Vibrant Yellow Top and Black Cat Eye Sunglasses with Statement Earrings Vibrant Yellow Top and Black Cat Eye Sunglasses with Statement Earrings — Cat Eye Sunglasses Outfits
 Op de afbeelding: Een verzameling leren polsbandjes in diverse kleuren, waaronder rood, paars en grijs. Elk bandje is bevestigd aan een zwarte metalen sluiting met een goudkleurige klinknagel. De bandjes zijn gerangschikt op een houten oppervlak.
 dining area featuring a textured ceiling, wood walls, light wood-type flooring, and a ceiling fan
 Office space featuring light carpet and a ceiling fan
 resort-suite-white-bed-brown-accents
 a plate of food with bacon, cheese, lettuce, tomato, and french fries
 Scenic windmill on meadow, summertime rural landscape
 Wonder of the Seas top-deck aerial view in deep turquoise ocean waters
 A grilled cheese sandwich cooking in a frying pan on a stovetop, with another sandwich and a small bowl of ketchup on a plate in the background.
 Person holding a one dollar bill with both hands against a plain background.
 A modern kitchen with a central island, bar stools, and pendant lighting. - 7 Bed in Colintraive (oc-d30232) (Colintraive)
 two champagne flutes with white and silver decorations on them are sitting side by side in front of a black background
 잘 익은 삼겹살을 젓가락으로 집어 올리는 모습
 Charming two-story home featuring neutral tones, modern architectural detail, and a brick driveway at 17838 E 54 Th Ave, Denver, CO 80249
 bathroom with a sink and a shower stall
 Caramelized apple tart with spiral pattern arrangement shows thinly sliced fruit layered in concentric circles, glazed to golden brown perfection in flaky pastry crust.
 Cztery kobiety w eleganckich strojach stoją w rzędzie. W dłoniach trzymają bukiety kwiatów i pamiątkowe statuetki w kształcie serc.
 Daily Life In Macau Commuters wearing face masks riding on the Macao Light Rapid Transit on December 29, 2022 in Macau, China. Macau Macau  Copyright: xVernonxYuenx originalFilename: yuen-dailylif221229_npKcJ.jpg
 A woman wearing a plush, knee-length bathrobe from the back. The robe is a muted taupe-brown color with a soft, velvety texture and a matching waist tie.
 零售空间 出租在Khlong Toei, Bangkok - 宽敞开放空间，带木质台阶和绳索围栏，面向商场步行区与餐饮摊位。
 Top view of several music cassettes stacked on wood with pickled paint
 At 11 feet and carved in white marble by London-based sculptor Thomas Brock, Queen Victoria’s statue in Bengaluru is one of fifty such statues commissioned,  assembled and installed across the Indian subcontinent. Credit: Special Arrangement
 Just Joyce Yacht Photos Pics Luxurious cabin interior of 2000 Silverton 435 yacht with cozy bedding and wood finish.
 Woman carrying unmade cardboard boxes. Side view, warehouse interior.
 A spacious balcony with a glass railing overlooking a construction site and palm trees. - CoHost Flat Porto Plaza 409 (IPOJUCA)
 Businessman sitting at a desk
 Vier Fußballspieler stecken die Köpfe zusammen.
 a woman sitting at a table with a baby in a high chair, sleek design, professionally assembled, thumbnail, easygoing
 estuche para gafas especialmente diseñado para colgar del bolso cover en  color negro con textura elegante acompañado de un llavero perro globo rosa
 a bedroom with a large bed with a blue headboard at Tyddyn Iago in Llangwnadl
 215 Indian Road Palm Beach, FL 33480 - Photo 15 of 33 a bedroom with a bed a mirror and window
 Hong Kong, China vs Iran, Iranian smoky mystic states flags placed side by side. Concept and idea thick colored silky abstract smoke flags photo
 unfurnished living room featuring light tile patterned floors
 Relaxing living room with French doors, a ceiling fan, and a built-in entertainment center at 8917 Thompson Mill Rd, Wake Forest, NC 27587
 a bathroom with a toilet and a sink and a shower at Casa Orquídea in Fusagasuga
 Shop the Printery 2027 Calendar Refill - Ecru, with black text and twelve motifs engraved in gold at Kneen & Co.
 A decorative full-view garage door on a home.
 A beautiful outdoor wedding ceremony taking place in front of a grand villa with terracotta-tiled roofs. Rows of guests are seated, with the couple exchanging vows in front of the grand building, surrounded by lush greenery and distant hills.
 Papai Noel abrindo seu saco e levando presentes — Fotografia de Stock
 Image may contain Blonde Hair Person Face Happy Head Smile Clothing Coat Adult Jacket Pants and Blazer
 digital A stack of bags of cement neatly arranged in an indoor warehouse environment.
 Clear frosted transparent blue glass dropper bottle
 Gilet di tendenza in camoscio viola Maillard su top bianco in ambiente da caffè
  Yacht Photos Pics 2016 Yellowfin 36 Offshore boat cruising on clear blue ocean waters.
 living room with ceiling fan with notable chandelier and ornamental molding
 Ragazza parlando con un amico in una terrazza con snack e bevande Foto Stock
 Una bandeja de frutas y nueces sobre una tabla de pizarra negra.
━━━━━━━━━━━━━━━━━━━━
Change every "ceiling fan" in the records to "wall fan", and leave everything else as it is.

**RESPONSE**
Vibrant Yellow Top and Black Cat Eye Sunglasses with Statement Earrings Vibrant Yellow Top and Black Cat Eye Sunglasses with Statement Earrings — Cat Eye Sunglasses Outfits
 Op de afbeelding: Een verzameling leren polsbandjes in diverse kleuren, waaronder rood, paars en grijs. Elk bandje is bevestigd aan een zwarte metalen sluiting met een goudkleurige klinknagel. De bandjes zijn gerangschikt op een houten oppervlak.
 dining area featuring a textured ceiling, wood walls, light wood-type flooring, and a wall fan
 Office space featuring light carpet and a wall fan
 resort-suite-white-bed-brown-accents
 a plate of food with bacon, cheese, lettuce, tomato, and french fries
 Scenic windmill on meadow, summertime rural landscape
 Wonder of the Seas top-deck aerial view in deep turquoise ocean waters
 A grilled cheese sandwich cooking in a frying pan on a stovetop, with another sandwich and a small bowl of ketchup on a plate in the background.
 Person holding a one dollar bill with both hands against a plain background.
 A modern kitchen with a central island, bar stools, and pendant lighting. - 7 Bed in Colintraive (oc-d30232) (Colintraive)
 two champagne flutes with white and silver decorations on them are sitting side by side in front of a black background
 잘 익은 삼겹살을 젓가락으로 집어 올리는 모습
 Charming two-story home featuring neutral tones, modern architectural detail, and a brick driveway at 17838 E 54 Th Ave, Denver, CO 80249
 bathroom with a sink and a shower stall
 Caramelized apple tart with spiral pattern arrangement shows thinly sliced fruit layered in concentric circles, glazed to golden brown perfection in flaky pastry crust.
 Cztery kobiety w eleganckich strojach stoją w rzędzie. W dłoniach trzymają bukiety kwiatów i pamiątkowe statuetki w kształcie serc.
 Daily Life In Macau Commuters wearing face masks riding on the Macao Light Rapid Transit on December 29, 2022 in Macau, China. Macau Macau  Copyright: xVernonxYuenx originalFilename: yuen-dailylif221229_npKcJ.jpg
 A woman wearing a plush, knee-length bathrobe from the back. The robe is a muted taupe-brown color with a soft, velvety texture and a matching waist tie.
 零售空间 出租在Khlong Toei, Bangkok - 宽敞开放空间，带木质台阶和绳索围栏，面向商场步行区与餐饮摊位。
 Top view of several music cassettes stacked on wood with pickled paint
 At 11 feet and carved in white marble by London-based sculptor Thomas Brock, Queen Victoria’s statue in Bengaluru is one of fifty such statues commissioned,  assembled and installed across the Indian subcontinent. Credit: Special Arrangement
 Just Joyce Yacht Photos Pics Luxurious cabin interior of 2000 Silverton 435 yacht with cozy bedding and wood finish.
 Woman carrying unmade cardboard boxes. Side view, warehouse interior.
 A spacious balcony with a glass railing overlooking a construction site and palm trees. - CoHost Flat Porto Plaza 409 (IPOJUCA)
 Businessman sitting at a desk
 Vier Fußballspieler stecken die Köpfe zusammen.
 a woman sitting at a table with a baby in a high chair, sleek design, professionally assembled, thumbnail, easygoing
 estuche para gafas especialmente diseñado para colgar del bolso cover en  color negro con textura elegante acompañado de un llavero perro globo rosa
 a bedroom with a large bed with a blue headboard at Tyddyn Iago in Llangwnadl
 215 Indian Road Palm Beach, FL 33480 - Photo 15 of 33 a bedroom with a bed a mirror and window
 Hong Kong, China vs Iran, Iranian smoky mystic states flags placed side by side. Concept and idea thick colored silky abstract smoke flags photo
 unfurnished living room featuring light tile patterned floors
 Relaxing living room with French doors, a wall fan, and a built-in entertainment center at 8917 Thompson Mill Rd, Wake Forest, NC 27587
 a bathroom with a toilet and a sink and a shower at Casa Orquídea in Fusagasuga
 Shop the Printery 2027 Calendar Refill - Ecru, with black text and twelve motifs engraved in gold at Kneen & Co.
 A decorative full-view garage door on a home.
 A beautiful outdoor wedding ceremony taking place in front of a grand villa with terracotta-tiled roofs. Rows of guests are seated, with the couple exchanging vows in front of the grand building, surrounded by lush greenery and distant hills.
 Papai Noel abrindo seu saco e levando presentes — Fotografia de Stock
 Image may contain Blonde Hair Person Face Happy Head Smile Clothing Coat Adult Jacket Pants and Blazer
 digital A stack of bags of cement neatly arranged in an indoor warehouse environment.
 Clear frosted transparent blue glass dropper bottle
 Gilet di tendenza in camoscio viola Maillard su top bianco in ambiente da caffè
  Yacht Photos Pics 2016 Yellowfin 36 Offshore boat cruising on clear blue ocean waters.
 living room with wall fan with notable chandelier and ornamental molding
 Ragazza parlando con un amico in una terrazza con snack e bevande Foto Stock
 Una bandeja de frutas y nueces sobre una tabla de pizarra negra.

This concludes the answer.